Copy out the full listing that comes next, exactly.

STUDY MATERIAL START

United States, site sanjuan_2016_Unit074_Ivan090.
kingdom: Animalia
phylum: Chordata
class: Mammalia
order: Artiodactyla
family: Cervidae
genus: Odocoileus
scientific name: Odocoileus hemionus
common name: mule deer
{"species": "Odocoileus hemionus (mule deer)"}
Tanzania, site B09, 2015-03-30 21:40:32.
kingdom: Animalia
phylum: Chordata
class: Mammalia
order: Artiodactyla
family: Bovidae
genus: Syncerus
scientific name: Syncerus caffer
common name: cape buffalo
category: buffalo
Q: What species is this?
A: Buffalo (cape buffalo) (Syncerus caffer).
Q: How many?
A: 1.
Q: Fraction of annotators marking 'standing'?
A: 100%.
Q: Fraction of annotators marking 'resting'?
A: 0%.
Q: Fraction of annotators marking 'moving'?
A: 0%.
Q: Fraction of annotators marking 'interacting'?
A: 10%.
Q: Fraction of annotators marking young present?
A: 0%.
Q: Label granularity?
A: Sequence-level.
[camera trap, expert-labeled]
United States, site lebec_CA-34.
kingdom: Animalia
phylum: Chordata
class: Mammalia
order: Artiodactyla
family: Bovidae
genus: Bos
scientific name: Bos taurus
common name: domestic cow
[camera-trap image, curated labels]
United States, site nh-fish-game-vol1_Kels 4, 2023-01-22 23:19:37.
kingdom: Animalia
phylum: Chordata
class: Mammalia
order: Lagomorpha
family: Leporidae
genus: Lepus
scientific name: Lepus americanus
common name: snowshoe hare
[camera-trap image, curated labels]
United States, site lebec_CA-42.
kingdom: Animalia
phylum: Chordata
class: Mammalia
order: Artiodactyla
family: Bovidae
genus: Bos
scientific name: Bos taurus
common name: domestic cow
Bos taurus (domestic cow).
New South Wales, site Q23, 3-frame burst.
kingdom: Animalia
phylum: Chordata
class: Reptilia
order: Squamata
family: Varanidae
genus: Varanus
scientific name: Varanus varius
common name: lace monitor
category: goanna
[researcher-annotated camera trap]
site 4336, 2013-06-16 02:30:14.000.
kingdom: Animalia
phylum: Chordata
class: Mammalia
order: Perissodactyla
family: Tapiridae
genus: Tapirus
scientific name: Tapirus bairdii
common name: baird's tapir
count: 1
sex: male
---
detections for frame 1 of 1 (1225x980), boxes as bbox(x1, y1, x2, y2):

STUDY MATERIAL END

◆ **EXERCISE SOLUTION**:
United States, site sanjuan_2016_Unit074_Ivan090.
kingdom: Animalia
phylum: Chordata
class: Mammalia
order: Artiodactyla
family: Cervidae
genus: Odocoileus
scientific name: Odocoileus hemionus
common name: mule deer
{"species": "Odocoileus hemionus (mule deer)"}
Tanzania, site B09, 2015-03-30 21:40:32.
kingdom: Animalia
phylum: Chordata
class: Mammalia
order: Artiodactyla
family: Bovidae
genus: Syncerus
scientific name: Syncerus caffer
common name: cape buffalo
category: buffalo
Q: What species is this?
A: Buffalo (cape buffalo) (Syncerus caffer).
Q: How many?
A: 1.
Q: Fraction of annotators marking 'standing'?
A: 100%.
Q: Fraction of annotators marking 'resting'?
A: 0%.
Q: Fraction of annotators marking 'moving'?
A: 0%.
Q: Fraction of annotators marking 'interacting'?
A: 10%.
Q: Fraction of annotators marking young present?
A: 0%.
Q: Label granularity?
A: Sequence-level.
[camera trap, expert-labeled]
United States, site lebec_CA-34.
kingdom: Animalia
phylum: Chordata
class: Mammalia
order: Artiodactyla
family: Bovidae
genus: Bos
scientific name: Bos taurus
common name: domestic cow
[camera-trap image, curated labels]
United States, site nh-fish-game-vol1_Kels 4, 2023-01-22 23:19:37.
kingdom: Animalia
phylum: Chordata
class: Mammalia
order: Lagomorpha
family: Leporidae
genus: Lepus
scientific name: Lepus americanus
common name: snowshoe hare
[camera-trap image, curated labels]
United States, site lebec_CA-42.
kingdom: Animalia
phylum: Chordata
class: Mammalia
order: Artiodactyla
family: Bovidae
genus: Bos
scientific name: Bos taurus
common name: domestic cow
Bos taurus (domestic cow).
New South Wales, site Q23, 3-frame burst.
kingdom: Animalia
phylum: Chordata
class: Reptilia
order: Squamata
family: Varanidae
genus: Varanus
scientific name: Varanus varius
common name: lace monitor
category: goanna
[researcher-annotated camera trap]
site 4336, 2013-06-16 02:30:14.000.
kingdom: Animalia
phylum: Chordata
class: Mammalia
order: Perissodactyla
family: Tapiridae
genus: Tapirus
scientific name: Tapirus bairdii
common name: baird's tapir
count: 1
sex: male
---
detections for frame 1 of 1 (1225x980), boxes as bbox(x1, y1, x2, y2):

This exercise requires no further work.